Deus não faz «cortes», só quer que cortemos com o egoísmo

  1. Esta partilha do que se possui sinaliza que, em rigor, o verdadeiro proprietário de tudo é Deus. Ao «dar graças» sobre os pães e os peixes (cf. Jo 6, 11), Jesus mostra que os bens são dons que vêm de Deus. Ele é o único Senhor. O que Ele nos entrega não entrega só a nós. O que Ele nos entrega é para chegar a todos. Se tudo recebemos de graça, também é de graça que tudo devemos distribuir. Daí que a solução não seja comprar nem vender, mas oferecer e repartir.
Jesus manda recolher o que sobra (cf. Jo 6, 12), o que torna claro que os dons de Deus são abundantes. Deus não é «austeritário», mas abundantemente solidário. Deus não faz «cortes». Deus só quer que cortemos com o egoísmo e com o calculismo.

  1. Não desperdicemos nada (cf. Jo 6, 12).
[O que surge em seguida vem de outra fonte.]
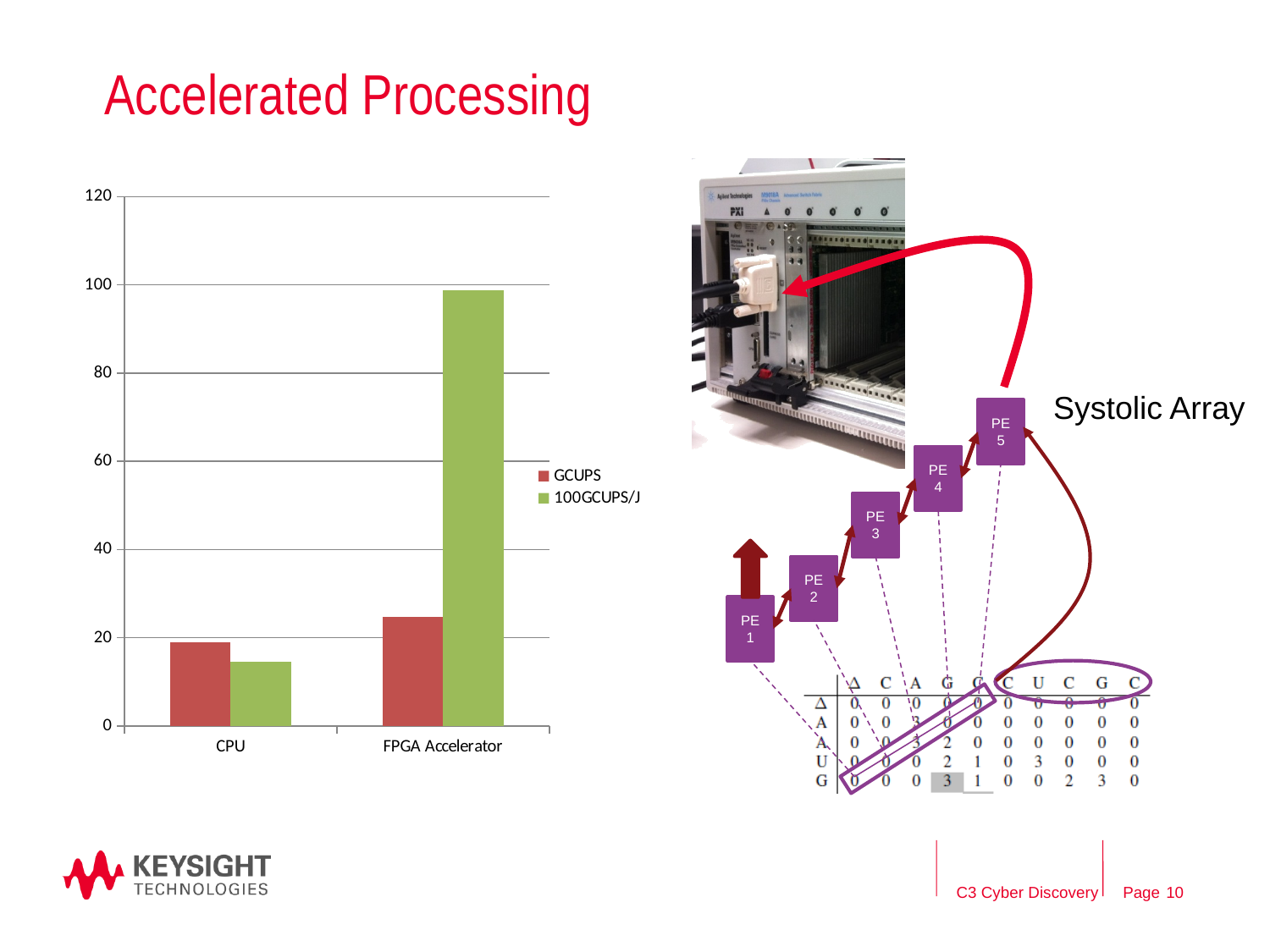
How many categories are shown on the x axis of the bar chart? 2 Which category has the higher 100GCUPS/J value, CPU or FPGA Accelerator? FPGA Accelerator Is the GCUPS value for FPGA Accelerator greater or less than 40? less Which category has the lowest 100GCUPS/J value? CPU How many series does the legend of the bar chart list? 2 What are the two series named in the legend of the bar chart? GCUPS and 100GCUPS/J Which category has the highest GCUPS value? FPGA Accelerator For CPU, which series has the larger value, GCUPS or 100GCUPS/J? GCUPS What kind of chart is shown on the left of the slide? bar chart Is the 100GCUPS/J value for FPGA Accelerator greater or less than 80? greater What colour are the GCUPS bars in the chart? red Is the GCUPS value for CPU greater or less than 40? less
Que não se perca nenhum pão, que não se perca nenhum peixe e que não se perca sobretudo a disponibilidade para distribuir o pão e o peixe. O que não se pode jamais perder é o amor, a generosidade e a partilha. Se soubermos repartir o que recebemos de Deus, não haverá fome na humanidade.
É isso o que falta. É isso o que urge. É preciso aprender com Jesus. Ele não aceita que O façam rei (cf. Jo 6, 15) porque não veio para ser servido, mas para servir (cf. Mt 20, 28). O importante não é o poder, mas o serviço. É este mundo novo que não pode ser adiado. Jesus conta connosco para que esse mundo novo possa começar quanto antes. Se possível, agora!